Self-supervised Learning: Generative or Contrastive
Xiao Liu, Fanjin Zhang, Zhenyu Hou, Zhaoyu Wang, Li Mian, Jing Zhang, Jie Tang
TL;DR
Self-supervised learning reduces reliance on labeled data by exploiting intrinsic data structure to learn representations. The paper organizes SSL methods into three categories—generative, contrastive, and generative-contrastive—covering CV, NLP, and graph domains, and surveys empirical approaches alongside theoretical analyses. It highlights trade-offs between reconstruction-based generative methods and discriminative contrastive approaches, and discusses how semi-supervised self-training can complement SSL. The survey identifies open problems such as cross-domain transfer, task design automation, and deeper theoretical understanding to guide future research.
Abstract
Deep supervised learning has achieved great success in the last decade. However, its deficiencies of dependence on manual labels and vulnerability to attacks have driven people to explore a better solution. As an alternative, self-supervised learning attracts many researchers for its soaring performance on representation learning in the last several years.
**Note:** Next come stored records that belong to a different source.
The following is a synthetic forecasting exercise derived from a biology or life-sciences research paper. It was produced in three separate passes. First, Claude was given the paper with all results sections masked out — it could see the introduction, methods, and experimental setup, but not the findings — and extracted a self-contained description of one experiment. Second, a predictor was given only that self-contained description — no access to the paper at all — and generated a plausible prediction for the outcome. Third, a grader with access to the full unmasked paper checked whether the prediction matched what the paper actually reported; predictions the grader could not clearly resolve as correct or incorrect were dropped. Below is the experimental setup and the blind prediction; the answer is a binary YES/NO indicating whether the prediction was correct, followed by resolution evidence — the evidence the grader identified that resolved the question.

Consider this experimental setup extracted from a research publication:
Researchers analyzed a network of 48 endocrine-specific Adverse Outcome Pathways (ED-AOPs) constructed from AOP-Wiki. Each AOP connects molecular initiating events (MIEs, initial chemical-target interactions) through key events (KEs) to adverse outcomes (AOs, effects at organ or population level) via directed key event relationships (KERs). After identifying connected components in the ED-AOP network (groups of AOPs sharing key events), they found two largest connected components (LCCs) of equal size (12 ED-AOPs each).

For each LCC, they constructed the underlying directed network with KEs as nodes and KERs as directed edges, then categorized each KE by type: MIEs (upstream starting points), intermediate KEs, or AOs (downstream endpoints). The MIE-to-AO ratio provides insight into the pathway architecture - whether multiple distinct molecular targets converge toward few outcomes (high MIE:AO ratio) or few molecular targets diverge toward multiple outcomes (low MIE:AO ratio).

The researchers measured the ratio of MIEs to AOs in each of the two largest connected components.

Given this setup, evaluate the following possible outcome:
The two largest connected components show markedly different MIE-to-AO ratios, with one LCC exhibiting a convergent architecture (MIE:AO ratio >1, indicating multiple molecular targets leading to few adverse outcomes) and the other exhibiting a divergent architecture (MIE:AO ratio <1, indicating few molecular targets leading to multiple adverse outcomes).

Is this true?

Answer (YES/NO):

Self-supervised representation learning leverages input data itself as supervision and benefits almost all types of downstream tasks. In this survey, we take a look into new self-supervised learning methods for representation in computer vision, natural language processing, and graph learning. We comprehensively review the existing empirical methods and summarize them into three main categories according to their objectives: generative, contrastive, and generative-contrastive (adversarial). We further investigate related theoretical analysis work to provide deeper thoughts on how self-supervised learning works. Finally, we briefly discuss open problems and future directions for self-supervised learning. An outline slide for the survey is provided.